16. Bölüm: Mucize

555 47 71
                                    

Hepiniz hoşgeldinizzz! Söz verdiğim gibi bölümü yetiştirdim ve yayınladım. Yarın için matematik quizim vardı ama çalışmayıp sizler için bölüm yazdım ;)

O yüzdeeeeen

Oyları verip, satır aralarına da yorum yaparsanız, bu bahtsız öğrenciyi çok mutlu etmiş olursunuz :')

Bence beni kırmazsınız,

O zaman kaçtım ben,

Baay!

Keyifli okumalar ❤️







16. Bölüm: Mucize

Ellerimiz birbirine kenetli ama sadece ellerimizde hissetmiyorum bu kenetlenmişlik hissini. Sanki kalbimizde birbirine sımsıkı sarılmış. Aynı anda atıyor ve aynı anda kan pompalıyordu vücudumuza.

Güneş bugün en iyi derecede ısıtıyor, gökyüzü en iyi tablosunu sunuyordu yeryüzüne. Kuşlar başka cıvıldıyor ve hayat daha bir güzel devam ediyordu. İnsanlar daha mutlu, hayvanlar daha özgürdü. Ya da bütün bunların yanı sıra ben mutluydum.

İnsan mutlu olunca hayat daha mı güzel oluyor? diye geçirdim içimden. Sanırım öyleydi. Üzgünken bakışlarım yere kilitleniyor, hiçbir şeye odaklanmıyordum. Gökyüzüne bakmadığım için güzel olduğunu bilmiyordum ya da insanlardan kaçtığım için suratlarına dahi bakmıyordum.

Ama şimdi her şey daha farklıydı. Daha güzeldi. Ellerimiz sımsıkı sarılıyken bile ikimiz de çekiniyorduk sanki. O yüzden hastaneden beri ağzımızı bıçak açmamıştı. Sadece nereye gideceğimizi en kısa kelimelerle karar vermiştik. Onun haricinde sessizlik içinde geçmişti dakikalar. Ama ikimiz de halimizden memnunduk.
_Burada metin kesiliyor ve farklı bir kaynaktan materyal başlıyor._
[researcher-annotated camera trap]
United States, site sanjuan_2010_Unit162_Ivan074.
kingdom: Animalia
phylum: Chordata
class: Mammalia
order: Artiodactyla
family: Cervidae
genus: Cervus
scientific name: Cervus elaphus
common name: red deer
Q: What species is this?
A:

Boğaz kenarına girmeye karar vermiştik.

Her şeyin başladığı o yere...

Aren'le hayatlarımızın birleştiği yere...

Ve belki de az kalsın mezarım olacak yere...

Her ne kadar Aren oraya gitmenin kötü anıları hatırlatacağını söylese de o boğaz kenarı beni kendime getiriyordu. 'Bak' diyordu 'Bak işte nasıl zamanlar geçirdin? ' O hırçın suları görünce, beni içine çektiği zaman nasıl bir ruh halinde olduğumu hatırlıyordum. Garip bir şekilde iyi geliyordu orası. Sanırım artık daha iyi olduğum içindi. O zamana kıyasla çok daha mutlu olduğum için o boğaz kenarı canımı acıtmıyordu. Aksine beni kendime getirip toparlanmamı sağlıyordu.

-"Kahvaltıyı nerede yapalım?" dedi Aren yürümeye devam ederken. O an aç olduğumu dahi fark etmemiştim söyleyene kadar.

-"Simit, çay?" dedim. Geçen sefer yaptığımız kahvaltıya gönderme yapmıştım.

-"Yok ya, simit yemekten incecik kaldın zaten. Sana iyi bakmamız lazım artık." dedi. Sesi kulaklarıma ninni kadar usul ve sakinleştirici geliyordu. Bunun yanında kurduğu cümleler de etkisini arttırıyordu.

-"Bence simit - çay gayet de iyi!"

-"Buldum ben nereye gideceğimizi. Ama açsan önce kahvaltı yapalım?" diye sordu. Değildim aslında, hem yürüyüş yapmak da iyi geliyordu.